BM's family are all successful and well-educated. Except her brother. He has a great education, but no longer uses it. The man is nearly 50 and has spent the last 7 years bouncing from one minimum-wage job to another while his parents supplement.

BM's mom has money. But the way they spend (redoing their house every couple of years, shelling out money to their kids and grandson, taking them on first-class vacations), they may follow the principle of spending it rather than saving to pass on. DH says they were constantly short of money when he was connected. (BM's mom's parents have died since then and left her money.)

DH and I are fortunate in that we could also be looking to inherit a decent amount of money in the future. But we are not counting on that. Things happen. Our financial planning does not take inheritance into account at all. It's solely based on our earnings and investments. We both work hard and are careful to save and invest.

Also, our trust is set up where SS will only get a portion of our estate (animal-rescue charities are getting a chunk) and won't be able to access any of it until he's 55. We're planning on spending a lot of it, though, as we love traveling.

Maybe he'll be fine. Maybe he'll actually start applying himself and do well. Maybe he'll inherit enough he won't have to worry. But if those things don't pan out, he could end up with a rude awakening.

Rags's picture

employer matching.  We actually have hit our retirement investment goals 8yrs early.  The problem is, the numleaber was calculated based on a 15 to 20 year retirement for me plus another 15 yrs for DW after my estimated expiration date.  Adding 8 year trims back the retirement lifestyle we planned on. So, we will keep chugging away at our careers for another 8 -ish years.

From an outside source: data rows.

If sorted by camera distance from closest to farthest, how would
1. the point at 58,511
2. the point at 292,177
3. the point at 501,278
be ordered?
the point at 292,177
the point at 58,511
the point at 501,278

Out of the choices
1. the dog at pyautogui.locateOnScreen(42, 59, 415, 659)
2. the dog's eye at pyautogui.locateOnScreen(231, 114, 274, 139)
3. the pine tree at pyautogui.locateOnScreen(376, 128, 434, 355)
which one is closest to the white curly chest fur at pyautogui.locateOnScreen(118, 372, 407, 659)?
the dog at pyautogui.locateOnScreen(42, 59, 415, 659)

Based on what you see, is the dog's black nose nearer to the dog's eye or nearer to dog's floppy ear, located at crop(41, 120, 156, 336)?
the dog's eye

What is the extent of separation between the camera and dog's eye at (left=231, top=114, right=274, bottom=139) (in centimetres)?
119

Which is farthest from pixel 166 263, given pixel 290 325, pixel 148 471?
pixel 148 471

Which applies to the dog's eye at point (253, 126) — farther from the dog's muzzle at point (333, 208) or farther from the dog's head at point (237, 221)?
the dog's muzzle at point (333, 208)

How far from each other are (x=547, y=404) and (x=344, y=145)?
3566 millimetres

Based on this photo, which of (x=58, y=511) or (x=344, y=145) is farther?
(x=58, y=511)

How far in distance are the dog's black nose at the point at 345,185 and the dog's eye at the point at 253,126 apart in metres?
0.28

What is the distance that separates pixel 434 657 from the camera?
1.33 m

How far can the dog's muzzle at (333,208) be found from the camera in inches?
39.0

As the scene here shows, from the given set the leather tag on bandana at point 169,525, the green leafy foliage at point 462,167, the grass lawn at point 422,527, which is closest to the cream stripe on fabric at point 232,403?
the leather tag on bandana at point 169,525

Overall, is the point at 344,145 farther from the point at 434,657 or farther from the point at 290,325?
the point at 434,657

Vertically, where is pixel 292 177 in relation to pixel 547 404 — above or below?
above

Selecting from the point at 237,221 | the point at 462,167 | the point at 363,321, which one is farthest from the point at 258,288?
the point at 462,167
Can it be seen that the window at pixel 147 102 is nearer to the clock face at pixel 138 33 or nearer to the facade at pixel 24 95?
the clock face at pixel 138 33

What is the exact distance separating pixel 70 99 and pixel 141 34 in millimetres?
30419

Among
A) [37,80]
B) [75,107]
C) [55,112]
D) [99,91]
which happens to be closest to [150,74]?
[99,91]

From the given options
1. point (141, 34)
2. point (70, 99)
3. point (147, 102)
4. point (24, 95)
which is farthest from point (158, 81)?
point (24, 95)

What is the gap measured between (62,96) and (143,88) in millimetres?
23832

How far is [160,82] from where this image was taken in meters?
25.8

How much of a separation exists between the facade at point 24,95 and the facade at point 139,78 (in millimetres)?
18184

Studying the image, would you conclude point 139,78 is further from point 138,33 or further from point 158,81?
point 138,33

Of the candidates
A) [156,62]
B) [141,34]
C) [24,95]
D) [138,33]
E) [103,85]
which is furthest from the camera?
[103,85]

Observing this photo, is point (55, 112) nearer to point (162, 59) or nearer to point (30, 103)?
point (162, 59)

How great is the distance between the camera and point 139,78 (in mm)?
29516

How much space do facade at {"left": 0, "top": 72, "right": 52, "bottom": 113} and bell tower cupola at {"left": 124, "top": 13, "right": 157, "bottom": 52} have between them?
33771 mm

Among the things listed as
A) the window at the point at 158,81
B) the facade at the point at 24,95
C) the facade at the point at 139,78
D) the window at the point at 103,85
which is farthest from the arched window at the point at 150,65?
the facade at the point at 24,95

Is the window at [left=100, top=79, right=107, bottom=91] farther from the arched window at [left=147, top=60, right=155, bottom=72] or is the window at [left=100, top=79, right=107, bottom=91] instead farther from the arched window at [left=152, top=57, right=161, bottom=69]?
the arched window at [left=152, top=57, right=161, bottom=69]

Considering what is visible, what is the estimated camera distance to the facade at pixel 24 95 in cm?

My parents are financially independent and we will likely inherrit  a bit. They have always made it clear that their estate will split down the middle between my brother and I.  Until the past couple of months.  They told me that the house goes to DW and me.  The rest splits.  Their reasoning is that my little brother is a C-suite highly successful executive and does not need a thing. Neither do we.  We have done very well, just not C-suite well. The house is important to my mom and she wants it to stay a home base.  For DW and I, it will.  It is a huge beautiful home. Though not my brother's taste. He buys very nice though modest for his income homes that are 3x the cost of mom and dad's house.

I intend to pay my brother half the value of the  house after the estate is settled.  But... he likely won't let me pay him.

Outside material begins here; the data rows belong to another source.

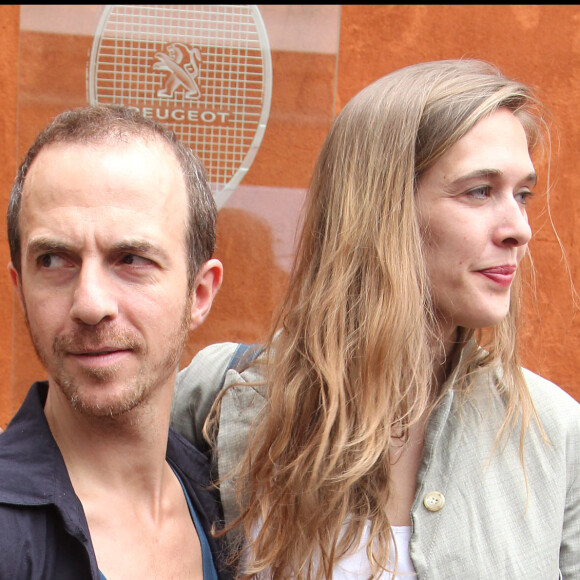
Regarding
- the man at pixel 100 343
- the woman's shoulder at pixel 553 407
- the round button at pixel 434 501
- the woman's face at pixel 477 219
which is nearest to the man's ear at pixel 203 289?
the man at pixel 100 343

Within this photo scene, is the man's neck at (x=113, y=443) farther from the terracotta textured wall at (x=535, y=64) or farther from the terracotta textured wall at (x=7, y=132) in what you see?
the terracotta textured wall at (x=535, y=64)

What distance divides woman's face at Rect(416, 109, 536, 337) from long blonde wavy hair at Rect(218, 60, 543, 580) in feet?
0.10

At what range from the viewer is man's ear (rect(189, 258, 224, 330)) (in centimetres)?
142

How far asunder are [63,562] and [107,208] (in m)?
0.52

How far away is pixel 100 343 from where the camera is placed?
1213mm

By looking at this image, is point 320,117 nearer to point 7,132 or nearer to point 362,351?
point 7,132

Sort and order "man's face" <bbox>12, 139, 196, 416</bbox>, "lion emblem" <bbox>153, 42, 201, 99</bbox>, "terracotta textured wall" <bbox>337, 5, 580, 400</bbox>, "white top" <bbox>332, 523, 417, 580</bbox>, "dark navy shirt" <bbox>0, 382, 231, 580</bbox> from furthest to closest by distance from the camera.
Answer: "terracotta textured wall" <bbox>337, 5, 580, 400</bbox> < "lion emblem" <bbox>153, 42, 201, 99</bbox> < "white top" <bbox>332, 523, 417, 580</bbox> < "man's face" <bbox>12, 139, 196, 416</bbox> < "dark navy shirt" <bbox>0, 382, 231, 580</bbox>

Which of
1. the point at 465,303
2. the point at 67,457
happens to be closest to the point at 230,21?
the point at 465,303

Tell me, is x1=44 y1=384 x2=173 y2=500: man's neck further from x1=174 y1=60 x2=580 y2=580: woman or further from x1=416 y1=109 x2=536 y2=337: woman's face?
x1=416 y1=109 x2=536 y2=337: woman's face

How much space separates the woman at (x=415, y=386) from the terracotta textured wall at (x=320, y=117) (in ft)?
3.03

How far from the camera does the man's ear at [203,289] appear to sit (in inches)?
56.1

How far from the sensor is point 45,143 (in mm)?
1309

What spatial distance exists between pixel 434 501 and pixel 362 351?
0.95 ft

We have never planned on or expected an inherritance. DW and I both prefer that mom and dad enjoy every Cent and skid into the Pearly Gates with the tires smoking, laughing, having enjoyed the race.

SS and I have a similar heir situation.  My parents were young when they had me (19 & 21).  DW was also young when she had SS (16).  DW's plan is to leave SS a notable inherritance.  But he won't get it until he is an AARP member in all likelihood.  SS and I will likely be the only residents in the retirement home with chores supervised by our mothers.

DW is the only person in her family with beyond a HS education.  Two of her cousins finished their Bachelor's degrees. One paternal side cousin (the one that passed a year ago) and one maternal side cousin.

DW's Aunt is fairly well off.  Her estate goes 50% to my MIL and 50% to her nieces/nephews (7 of them) including my DW.  If MIL passes before the aunt, it splits equally between 6 of the nieces/nephews. Because my SIL has ripped off the Aunt for shit tones of money (stolen credit card run ups, unpaid loans, stolen cars, etc...) she gets nothing.  Aunt asked DW to be the Executrix of her estate. As Executrix DW would have to sue her sister to recover the stolen assets for the other heirs.  DW and Aunt decided that the stolen assets would be SIL's share and she would get $Zero upon distribution of the estate. SIL has no idea and she will blow a sobbing, whining, cry fest gasket when she is sitting in the Lawyers office when the Will is read.

AlmostGone834's picture

Yes they choose which path to follow. 
 

DH encourages hard work, doing what's right, making good choices and fixing your mistakes.

BM encourages gaming the system, doing the bare minimum, lying to get what you want, and keeping up a fake facade to save face. 

Guess which path Little Idiot is following?